(begin)
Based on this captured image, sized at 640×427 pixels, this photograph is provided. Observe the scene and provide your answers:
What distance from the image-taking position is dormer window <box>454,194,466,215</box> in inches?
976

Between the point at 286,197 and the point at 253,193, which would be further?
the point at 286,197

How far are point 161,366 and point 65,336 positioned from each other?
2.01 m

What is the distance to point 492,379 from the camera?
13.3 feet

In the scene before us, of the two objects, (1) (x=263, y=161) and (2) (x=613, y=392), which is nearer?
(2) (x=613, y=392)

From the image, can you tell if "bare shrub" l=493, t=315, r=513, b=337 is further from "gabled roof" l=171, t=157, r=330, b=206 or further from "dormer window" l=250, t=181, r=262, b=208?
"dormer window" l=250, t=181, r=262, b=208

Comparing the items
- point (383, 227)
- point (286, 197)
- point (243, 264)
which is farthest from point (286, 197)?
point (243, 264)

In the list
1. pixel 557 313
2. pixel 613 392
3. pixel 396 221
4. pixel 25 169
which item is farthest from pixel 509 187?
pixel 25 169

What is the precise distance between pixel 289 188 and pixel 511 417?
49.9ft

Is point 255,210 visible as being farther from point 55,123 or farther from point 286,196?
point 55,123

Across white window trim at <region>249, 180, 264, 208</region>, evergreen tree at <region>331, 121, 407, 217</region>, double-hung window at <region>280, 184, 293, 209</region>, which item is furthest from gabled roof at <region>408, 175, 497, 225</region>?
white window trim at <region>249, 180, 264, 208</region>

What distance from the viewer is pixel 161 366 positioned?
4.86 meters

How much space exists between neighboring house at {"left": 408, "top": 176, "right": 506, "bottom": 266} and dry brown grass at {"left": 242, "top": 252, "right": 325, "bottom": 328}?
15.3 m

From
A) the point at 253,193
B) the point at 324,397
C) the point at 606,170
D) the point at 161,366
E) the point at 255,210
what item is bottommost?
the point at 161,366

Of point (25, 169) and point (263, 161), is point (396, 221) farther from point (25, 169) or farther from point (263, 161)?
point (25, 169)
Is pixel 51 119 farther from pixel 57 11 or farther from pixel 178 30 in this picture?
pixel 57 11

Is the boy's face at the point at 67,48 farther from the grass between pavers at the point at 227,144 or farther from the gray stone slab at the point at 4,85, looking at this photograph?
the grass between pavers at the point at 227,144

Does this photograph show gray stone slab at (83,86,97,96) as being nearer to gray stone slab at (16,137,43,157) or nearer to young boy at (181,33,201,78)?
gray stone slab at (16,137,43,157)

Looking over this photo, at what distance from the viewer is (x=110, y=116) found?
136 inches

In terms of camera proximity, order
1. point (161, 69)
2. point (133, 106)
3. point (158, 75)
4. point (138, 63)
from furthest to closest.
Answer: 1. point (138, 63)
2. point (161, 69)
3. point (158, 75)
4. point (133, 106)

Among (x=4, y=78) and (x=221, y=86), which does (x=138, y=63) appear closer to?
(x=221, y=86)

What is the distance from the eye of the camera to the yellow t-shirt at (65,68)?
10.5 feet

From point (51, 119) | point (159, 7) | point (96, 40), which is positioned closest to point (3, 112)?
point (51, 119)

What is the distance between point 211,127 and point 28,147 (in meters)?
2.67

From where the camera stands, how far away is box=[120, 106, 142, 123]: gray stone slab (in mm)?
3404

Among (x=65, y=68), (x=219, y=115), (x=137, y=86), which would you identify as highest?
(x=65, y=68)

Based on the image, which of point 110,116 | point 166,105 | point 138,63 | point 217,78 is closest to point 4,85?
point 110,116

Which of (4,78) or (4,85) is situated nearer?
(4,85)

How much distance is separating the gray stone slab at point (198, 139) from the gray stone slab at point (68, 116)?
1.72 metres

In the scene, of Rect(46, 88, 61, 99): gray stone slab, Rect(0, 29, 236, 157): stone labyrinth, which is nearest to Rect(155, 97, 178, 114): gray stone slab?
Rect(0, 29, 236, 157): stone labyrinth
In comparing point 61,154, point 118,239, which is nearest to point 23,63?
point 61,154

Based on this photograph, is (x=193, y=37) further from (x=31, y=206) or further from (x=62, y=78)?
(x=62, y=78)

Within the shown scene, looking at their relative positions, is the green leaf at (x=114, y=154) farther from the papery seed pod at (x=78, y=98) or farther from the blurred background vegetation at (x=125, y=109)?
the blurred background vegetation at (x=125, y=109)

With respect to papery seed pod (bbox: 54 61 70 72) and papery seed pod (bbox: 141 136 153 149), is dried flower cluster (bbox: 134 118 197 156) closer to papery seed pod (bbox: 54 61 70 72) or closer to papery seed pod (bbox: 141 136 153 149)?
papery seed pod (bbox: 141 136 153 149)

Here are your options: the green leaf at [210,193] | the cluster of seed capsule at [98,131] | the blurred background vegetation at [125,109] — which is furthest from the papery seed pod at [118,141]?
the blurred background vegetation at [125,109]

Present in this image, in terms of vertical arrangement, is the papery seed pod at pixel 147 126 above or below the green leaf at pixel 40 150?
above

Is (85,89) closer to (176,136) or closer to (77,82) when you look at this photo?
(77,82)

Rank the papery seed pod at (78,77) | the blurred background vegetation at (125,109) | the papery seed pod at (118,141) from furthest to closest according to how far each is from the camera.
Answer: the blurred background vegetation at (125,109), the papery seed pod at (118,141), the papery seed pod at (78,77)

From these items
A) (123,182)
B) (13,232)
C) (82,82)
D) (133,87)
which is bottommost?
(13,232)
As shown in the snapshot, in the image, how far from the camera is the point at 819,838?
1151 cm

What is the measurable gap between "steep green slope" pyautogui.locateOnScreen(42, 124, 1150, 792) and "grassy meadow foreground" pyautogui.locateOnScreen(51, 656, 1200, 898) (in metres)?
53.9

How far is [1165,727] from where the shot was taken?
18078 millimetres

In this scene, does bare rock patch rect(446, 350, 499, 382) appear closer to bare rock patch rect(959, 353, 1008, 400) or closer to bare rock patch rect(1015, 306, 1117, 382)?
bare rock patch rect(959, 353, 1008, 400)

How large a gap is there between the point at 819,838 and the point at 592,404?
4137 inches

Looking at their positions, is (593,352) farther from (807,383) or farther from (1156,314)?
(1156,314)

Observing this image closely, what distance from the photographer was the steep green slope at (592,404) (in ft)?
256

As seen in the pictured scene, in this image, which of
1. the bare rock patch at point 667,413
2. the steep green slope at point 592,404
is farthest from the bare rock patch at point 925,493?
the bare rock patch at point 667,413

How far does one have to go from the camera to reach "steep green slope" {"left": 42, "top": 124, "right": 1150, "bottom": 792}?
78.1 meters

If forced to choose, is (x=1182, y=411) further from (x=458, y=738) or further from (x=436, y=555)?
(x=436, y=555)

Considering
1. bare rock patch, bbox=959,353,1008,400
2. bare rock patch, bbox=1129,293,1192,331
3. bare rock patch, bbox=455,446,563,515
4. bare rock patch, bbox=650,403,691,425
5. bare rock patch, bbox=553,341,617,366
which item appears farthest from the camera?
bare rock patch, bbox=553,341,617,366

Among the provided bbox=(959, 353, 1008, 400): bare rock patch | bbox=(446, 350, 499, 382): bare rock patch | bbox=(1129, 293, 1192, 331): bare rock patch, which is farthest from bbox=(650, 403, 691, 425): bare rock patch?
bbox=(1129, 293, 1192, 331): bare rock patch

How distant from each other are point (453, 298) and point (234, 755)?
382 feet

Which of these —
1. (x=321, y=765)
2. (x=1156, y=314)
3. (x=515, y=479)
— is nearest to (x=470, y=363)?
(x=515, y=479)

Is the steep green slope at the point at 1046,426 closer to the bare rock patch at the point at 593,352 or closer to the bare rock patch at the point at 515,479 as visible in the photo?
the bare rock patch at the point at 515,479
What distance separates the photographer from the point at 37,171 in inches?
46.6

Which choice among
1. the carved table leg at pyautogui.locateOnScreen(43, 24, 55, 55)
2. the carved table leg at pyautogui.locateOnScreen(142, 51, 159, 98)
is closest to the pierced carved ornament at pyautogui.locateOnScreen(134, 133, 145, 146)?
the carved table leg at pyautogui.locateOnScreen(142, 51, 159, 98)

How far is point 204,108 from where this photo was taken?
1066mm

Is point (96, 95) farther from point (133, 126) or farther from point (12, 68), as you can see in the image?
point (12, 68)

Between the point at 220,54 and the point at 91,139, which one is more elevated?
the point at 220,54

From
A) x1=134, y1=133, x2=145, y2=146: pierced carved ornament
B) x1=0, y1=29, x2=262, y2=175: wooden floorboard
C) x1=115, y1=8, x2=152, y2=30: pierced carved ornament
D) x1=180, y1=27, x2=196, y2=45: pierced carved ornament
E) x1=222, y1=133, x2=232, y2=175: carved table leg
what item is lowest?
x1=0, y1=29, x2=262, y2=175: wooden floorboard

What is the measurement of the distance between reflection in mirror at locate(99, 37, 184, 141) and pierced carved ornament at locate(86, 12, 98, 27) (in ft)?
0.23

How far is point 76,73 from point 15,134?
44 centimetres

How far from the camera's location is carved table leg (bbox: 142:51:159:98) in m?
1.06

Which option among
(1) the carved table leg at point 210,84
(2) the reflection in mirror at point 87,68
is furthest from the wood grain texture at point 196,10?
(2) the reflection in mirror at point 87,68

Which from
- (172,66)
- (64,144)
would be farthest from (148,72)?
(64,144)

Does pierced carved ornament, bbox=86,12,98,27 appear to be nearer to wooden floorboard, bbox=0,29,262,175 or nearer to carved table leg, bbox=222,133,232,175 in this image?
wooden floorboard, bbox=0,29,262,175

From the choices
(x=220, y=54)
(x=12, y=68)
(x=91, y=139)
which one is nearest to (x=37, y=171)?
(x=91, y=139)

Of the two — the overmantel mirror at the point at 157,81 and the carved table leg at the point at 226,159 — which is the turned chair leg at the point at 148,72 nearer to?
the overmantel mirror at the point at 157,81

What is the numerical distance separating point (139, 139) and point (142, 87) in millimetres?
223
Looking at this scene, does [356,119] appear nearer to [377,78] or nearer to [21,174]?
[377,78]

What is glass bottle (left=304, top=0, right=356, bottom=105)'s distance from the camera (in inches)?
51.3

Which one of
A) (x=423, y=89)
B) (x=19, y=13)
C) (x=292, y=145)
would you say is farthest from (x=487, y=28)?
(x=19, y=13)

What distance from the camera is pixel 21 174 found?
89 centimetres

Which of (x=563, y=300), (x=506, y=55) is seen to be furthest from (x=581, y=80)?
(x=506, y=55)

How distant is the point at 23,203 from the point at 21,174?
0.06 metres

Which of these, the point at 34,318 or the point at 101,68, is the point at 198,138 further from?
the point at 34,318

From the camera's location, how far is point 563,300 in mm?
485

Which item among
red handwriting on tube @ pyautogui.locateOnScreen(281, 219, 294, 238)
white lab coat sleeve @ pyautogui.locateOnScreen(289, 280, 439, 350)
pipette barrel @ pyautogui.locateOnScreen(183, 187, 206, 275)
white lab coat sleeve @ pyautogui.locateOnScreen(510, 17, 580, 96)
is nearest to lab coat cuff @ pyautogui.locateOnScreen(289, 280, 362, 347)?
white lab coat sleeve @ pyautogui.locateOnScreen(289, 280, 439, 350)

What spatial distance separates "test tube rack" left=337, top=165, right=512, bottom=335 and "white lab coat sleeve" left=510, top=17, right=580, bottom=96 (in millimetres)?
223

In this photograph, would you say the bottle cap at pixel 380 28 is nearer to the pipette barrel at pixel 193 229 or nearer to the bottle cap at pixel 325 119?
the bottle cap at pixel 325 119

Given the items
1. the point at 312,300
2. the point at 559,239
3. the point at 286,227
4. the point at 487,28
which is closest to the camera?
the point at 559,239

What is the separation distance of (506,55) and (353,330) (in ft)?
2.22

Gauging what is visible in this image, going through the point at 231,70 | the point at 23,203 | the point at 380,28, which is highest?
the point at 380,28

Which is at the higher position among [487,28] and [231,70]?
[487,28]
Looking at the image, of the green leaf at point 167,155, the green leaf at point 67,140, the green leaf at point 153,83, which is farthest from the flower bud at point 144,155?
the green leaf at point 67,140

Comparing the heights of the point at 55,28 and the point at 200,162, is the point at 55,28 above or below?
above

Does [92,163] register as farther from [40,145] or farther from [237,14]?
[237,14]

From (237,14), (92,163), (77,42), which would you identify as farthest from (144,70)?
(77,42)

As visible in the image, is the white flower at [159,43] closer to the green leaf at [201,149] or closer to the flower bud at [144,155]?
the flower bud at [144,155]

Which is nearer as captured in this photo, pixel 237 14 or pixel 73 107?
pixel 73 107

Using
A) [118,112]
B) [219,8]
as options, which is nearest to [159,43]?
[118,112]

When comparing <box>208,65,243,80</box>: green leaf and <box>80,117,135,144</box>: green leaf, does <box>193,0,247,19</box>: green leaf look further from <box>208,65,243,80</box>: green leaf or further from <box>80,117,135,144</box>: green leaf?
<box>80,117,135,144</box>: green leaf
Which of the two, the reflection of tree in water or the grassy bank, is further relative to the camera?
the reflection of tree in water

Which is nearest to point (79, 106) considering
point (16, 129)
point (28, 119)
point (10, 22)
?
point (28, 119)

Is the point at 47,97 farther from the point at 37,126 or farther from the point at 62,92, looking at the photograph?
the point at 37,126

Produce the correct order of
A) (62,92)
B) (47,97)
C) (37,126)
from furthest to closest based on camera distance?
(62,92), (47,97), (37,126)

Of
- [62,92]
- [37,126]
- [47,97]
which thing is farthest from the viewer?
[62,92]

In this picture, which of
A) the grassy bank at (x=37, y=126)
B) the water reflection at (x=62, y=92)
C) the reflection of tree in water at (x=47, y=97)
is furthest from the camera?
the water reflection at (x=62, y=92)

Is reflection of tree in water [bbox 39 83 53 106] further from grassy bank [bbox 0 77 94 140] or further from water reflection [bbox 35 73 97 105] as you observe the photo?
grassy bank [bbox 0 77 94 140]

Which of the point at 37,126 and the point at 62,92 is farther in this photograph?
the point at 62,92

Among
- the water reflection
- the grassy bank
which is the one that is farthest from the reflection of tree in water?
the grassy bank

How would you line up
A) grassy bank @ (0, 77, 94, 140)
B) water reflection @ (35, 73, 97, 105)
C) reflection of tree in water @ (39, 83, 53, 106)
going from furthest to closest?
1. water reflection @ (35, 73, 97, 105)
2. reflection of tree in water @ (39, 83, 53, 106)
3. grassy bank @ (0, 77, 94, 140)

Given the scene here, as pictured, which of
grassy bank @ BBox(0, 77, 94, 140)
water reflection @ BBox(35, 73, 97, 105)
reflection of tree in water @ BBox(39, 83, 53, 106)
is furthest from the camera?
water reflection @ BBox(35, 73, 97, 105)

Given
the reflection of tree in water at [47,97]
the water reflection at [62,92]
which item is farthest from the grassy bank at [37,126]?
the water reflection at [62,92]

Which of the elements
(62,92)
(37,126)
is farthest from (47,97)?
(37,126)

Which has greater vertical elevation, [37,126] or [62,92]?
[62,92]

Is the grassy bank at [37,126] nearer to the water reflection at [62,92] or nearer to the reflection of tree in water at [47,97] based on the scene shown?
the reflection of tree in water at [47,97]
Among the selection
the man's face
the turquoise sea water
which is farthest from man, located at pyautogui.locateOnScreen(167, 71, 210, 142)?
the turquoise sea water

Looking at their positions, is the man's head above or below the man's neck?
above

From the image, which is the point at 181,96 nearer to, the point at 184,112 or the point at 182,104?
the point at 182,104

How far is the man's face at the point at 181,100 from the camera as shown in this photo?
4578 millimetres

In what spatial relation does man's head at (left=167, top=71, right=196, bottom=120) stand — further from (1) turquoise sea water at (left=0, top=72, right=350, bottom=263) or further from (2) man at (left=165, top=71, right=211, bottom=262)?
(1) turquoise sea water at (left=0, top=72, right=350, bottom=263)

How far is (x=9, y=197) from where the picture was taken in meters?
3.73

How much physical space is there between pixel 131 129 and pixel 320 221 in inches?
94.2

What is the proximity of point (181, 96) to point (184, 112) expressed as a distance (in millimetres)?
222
(end)
* _Instruction_: Return the lines of the listing exactly as they appear, starting at the line that contains "As visible in the image, is" and ending at the line that contains "3. grassy bank @ (0, 77, 94, 140)".

* _Answer for this exercise_:
As visible in the image, is the white flower at [159,43] closer to the green leaf at [201,149] or closer to the flower bud at [144,155]?
the flower bud at [144,155]

Which is nearer as captured in this photo, pixel 237 14 or pixel 73 107?
pixel 73 107

Using
A) [118,112]
B) [219,8]
as options, which is nearest to [159,43]?
[118,112]

When comparing <box>208,65,243,80</box>: green leaf and <box>80,117,135,144</box>: green leaf, does <box>193,0,247,19</box>: green leaf look further from <box>208,65,243,80</box>: green leaf or further from <box>80,117,135,144</box>: green leaf?
<box>80,117,135,144</box>: green leaf
Which of the two, the reflection of tree in water or the grassy bank, is further relative to the camera?
the reflection of tree in water

Which is nearest to point (79, 106) considering
point (16, 129)
point (28, 119)
point (10, 22)
?
point (28, 119)

Is the point at 47,97 farther from the point at 37,126 or farther from the point at 62,92, looking at the photograph?
the point at 37,126

Produce the correct order of
A) (62,92)
B) (47,97)
C) (37,126)
from furthest to closest based on camera distance?
(62,92), (47,97), (37,126)

Of
- [62,92]
- [37,126]
- [47,97]
which thing is farthest from the viewer?
[62,92]

In this picture, which of
A) the grassy bank at (x=37, y=126)
B) the water reflection at (x=62, y=92)
C) the reflection of tree in water at (x=47, y=97)
is furthest from the camera?
the water reflection at (x=62, y=92)

Is reflection of tree in water [bbox 39 83 53 106] further from grassy bank [bbox 0 77 94 140] or further from water reflection [bbox 35 73 97 105] as you observe the photo?
grassy bank [bbox 0 77 94 140]

Which of the point at 37,126 and the point at 62,92 is farther in this photograph?
the point at 62,92

Among
- the water reflection
- the grassy bank
which is the one that is farthest from the reflection of tree in water?
the grassy bank

How would you line up
A) grassy bank @ (0, 77, 94, 140)
B) water reflection @ (35, 73, 97, 105)
C) reflection of tree in water @ (39, 83, 53, 106)
going from furthest to closest?
1. water reflection @ (35, 73, 97, 105)
2. reflection of tree in water @ (39, 83, 53, 106)
3. grassy bank @ (0, 77, 94, 140)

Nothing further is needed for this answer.